TireChange12.jpgTireChange13.jpgTireChange14.jpg

Then put the valve stem on the end of the screwdriver and guide it through. Voila! No problem eh?

TireChange15.jpg

Now all you have to do is put the last side of the tire on and your done. Starting where the rim lock is push the tire down over the edge of the rim using your hands. Just push as hard as you can and you will see the tire sliding over the edge of the rim. Do this as far as you can moving from the rim lock outwards. Once you have pushed it on as far as you can, FLIP THE WHOLE WHEEL OVER AND MAKE SURE TO PUSH THE BEAD DOWN IN THE DROP CENTER PORTION OF THE RIM. This is very important to do. Not only will it make your tire change so much easier, if you stretch the tire bead too much you can ruin the tire. I know, because I did just that when I first started changing tires.

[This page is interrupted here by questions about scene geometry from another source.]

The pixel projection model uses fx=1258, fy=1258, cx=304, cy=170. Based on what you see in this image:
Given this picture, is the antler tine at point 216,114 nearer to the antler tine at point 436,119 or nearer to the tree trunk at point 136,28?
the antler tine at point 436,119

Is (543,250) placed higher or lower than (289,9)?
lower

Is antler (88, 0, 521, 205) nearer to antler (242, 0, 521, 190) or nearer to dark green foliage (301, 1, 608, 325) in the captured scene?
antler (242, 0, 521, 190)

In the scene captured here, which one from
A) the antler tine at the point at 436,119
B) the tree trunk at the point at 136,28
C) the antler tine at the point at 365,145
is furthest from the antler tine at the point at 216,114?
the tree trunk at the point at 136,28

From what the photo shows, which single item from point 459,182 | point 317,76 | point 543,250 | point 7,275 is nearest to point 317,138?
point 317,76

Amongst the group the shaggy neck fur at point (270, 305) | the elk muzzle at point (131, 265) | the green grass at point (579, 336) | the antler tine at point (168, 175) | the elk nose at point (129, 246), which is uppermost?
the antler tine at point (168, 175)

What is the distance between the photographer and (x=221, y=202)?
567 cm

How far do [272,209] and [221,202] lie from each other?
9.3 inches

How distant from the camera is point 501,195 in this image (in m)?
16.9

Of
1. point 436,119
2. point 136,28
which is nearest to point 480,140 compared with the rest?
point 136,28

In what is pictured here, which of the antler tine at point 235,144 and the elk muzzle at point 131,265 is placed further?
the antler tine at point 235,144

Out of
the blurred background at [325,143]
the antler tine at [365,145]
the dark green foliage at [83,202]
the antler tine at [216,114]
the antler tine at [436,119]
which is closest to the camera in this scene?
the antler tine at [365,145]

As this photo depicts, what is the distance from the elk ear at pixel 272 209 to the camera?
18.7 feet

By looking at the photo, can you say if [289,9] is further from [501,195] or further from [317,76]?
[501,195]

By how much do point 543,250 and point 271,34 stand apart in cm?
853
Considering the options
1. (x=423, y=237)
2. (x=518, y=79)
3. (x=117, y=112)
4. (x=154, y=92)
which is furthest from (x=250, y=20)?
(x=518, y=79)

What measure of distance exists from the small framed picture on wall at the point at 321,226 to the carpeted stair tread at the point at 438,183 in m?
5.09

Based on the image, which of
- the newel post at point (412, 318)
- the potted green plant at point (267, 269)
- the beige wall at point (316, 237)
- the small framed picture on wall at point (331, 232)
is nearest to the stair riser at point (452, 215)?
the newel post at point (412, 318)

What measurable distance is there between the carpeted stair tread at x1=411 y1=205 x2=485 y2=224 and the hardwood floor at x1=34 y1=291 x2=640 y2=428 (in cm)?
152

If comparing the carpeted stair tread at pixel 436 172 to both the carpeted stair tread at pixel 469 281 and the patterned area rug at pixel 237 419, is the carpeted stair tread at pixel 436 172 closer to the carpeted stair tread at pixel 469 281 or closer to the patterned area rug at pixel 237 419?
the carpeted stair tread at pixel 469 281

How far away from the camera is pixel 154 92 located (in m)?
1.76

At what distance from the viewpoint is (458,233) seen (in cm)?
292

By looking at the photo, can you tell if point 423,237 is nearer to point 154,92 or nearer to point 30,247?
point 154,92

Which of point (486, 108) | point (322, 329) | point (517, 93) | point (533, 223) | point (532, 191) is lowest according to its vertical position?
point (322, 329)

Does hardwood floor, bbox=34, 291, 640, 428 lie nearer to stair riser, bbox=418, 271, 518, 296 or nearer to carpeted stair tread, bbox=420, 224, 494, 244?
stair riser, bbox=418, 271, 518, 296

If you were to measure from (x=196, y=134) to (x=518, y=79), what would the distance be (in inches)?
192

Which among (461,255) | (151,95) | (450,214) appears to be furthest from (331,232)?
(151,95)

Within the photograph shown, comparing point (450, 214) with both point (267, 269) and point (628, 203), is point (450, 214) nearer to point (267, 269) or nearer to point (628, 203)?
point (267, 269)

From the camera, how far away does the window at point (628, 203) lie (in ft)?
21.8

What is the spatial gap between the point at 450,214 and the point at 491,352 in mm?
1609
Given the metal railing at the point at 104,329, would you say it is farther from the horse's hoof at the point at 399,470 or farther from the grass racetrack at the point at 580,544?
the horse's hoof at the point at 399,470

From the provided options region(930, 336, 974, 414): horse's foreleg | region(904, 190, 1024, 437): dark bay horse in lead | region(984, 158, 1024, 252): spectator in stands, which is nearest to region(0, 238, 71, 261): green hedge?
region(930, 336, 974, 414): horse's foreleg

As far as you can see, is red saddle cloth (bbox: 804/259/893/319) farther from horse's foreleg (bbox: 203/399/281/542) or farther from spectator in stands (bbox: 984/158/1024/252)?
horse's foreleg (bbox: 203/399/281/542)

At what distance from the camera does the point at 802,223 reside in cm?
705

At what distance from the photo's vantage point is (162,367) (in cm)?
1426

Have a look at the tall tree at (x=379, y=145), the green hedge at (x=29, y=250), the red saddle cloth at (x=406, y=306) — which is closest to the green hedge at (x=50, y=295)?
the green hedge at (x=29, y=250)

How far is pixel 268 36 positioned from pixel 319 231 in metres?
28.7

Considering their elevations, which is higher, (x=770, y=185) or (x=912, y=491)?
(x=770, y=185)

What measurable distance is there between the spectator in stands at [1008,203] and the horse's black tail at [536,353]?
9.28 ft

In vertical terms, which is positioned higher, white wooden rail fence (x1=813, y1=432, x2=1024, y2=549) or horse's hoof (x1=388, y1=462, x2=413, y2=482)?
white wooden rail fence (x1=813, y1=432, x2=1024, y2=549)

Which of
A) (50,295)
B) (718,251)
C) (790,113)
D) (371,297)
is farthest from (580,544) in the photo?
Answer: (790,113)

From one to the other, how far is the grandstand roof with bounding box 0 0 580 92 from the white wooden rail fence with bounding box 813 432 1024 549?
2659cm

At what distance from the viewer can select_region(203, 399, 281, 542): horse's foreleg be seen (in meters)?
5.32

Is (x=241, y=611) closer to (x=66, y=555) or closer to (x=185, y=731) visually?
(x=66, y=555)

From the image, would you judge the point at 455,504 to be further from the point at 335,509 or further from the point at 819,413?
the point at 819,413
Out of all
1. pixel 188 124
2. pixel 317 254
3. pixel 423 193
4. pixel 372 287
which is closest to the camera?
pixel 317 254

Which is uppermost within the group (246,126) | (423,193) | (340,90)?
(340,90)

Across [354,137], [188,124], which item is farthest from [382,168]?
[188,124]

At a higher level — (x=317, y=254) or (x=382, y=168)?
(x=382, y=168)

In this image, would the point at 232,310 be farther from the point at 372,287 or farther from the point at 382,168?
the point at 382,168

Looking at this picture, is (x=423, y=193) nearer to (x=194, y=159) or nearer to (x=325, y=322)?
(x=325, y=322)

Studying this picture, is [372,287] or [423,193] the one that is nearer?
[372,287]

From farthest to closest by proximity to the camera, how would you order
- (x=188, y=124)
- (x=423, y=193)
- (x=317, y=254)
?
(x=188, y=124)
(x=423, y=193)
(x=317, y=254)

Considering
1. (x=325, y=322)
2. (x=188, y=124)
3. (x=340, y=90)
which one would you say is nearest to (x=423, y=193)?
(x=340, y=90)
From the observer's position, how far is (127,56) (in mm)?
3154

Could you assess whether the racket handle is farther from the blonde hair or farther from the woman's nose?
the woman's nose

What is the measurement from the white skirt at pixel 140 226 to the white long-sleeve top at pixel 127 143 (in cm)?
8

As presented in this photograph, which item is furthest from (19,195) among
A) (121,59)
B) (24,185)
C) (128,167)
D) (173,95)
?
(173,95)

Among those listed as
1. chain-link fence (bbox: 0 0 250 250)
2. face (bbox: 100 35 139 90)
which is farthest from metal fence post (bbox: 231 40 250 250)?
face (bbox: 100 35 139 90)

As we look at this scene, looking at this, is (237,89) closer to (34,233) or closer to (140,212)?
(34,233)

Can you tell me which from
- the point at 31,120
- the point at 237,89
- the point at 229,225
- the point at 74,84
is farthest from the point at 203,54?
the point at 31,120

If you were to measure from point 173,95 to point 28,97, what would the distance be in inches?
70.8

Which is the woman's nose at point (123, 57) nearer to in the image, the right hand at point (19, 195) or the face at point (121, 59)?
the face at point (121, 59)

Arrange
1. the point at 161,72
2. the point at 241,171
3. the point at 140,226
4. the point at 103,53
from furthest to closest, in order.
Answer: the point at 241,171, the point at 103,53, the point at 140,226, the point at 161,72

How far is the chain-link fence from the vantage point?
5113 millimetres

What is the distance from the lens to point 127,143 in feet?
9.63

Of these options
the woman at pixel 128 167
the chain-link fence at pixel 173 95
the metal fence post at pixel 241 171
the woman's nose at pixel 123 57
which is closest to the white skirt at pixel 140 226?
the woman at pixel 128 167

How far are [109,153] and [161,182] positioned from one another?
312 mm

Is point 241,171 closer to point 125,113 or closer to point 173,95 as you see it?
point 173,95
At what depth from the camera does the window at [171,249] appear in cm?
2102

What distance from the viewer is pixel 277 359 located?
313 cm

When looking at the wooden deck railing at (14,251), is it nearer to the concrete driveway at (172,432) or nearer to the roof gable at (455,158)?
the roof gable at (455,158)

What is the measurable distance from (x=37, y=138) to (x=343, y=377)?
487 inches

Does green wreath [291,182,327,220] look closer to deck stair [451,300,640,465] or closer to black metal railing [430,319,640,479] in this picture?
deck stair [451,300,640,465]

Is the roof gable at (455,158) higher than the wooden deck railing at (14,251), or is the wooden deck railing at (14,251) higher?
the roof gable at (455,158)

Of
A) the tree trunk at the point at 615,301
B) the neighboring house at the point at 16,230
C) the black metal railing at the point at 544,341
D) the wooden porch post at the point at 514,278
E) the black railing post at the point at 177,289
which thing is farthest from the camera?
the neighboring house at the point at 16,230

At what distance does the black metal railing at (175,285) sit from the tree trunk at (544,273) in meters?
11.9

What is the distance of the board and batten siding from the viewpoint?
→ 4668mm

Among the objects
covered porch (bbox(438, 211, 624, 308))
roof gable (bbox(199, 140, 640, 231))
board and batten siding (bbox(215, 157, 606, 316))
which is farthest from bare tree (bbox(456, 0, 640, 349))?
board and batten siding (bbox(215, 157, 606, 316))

Now flip it back over (rotor side up) and spray the bead of the tire down with a slippery substance. Soap and water works great. You want to have this on for 2 reasons. One, It helps the tire slide over the rim easier and two it helps you keep from pinching your tube. Now grab a tire iron and place the lip of the lever on the rim carefully noting that you DO NOT have the tube pinched in between the rim and the tire iron. Push the tire iron back and hold it in place. Grab the other tire iron (hopefully it is close to you) and place it on the opposite side and lever down another section of the tire. Keep holding the first lever in place and pull out the second lever and keep working it all the way around. After about 3 bites, flip the tire over (to sprocket side) and push the bead down all the way around. Do this on the rotor side again too. Once again, remember, this is the most important thing to keep doing when changing tires. Keep levering the final side on until you get the last of the bead back on the rim. Now you have changed a tire!!!!

TireChange16.jpgTireChange17.jpgTireChange18.jpg

All you have to do now is put the nut on the valve stem and put some air in the tire. Wet down both sides of the tire bead with soap and water and put about 60 lbs of air in the tube. This will seat your tire. If it doesn't then let the air back out, bounce the tire on the ground in the area it is not seating and fill with air again.

Then tighten your rim lock, valve stem nut and set to the correct air pressure and put that sucker back on and go riding!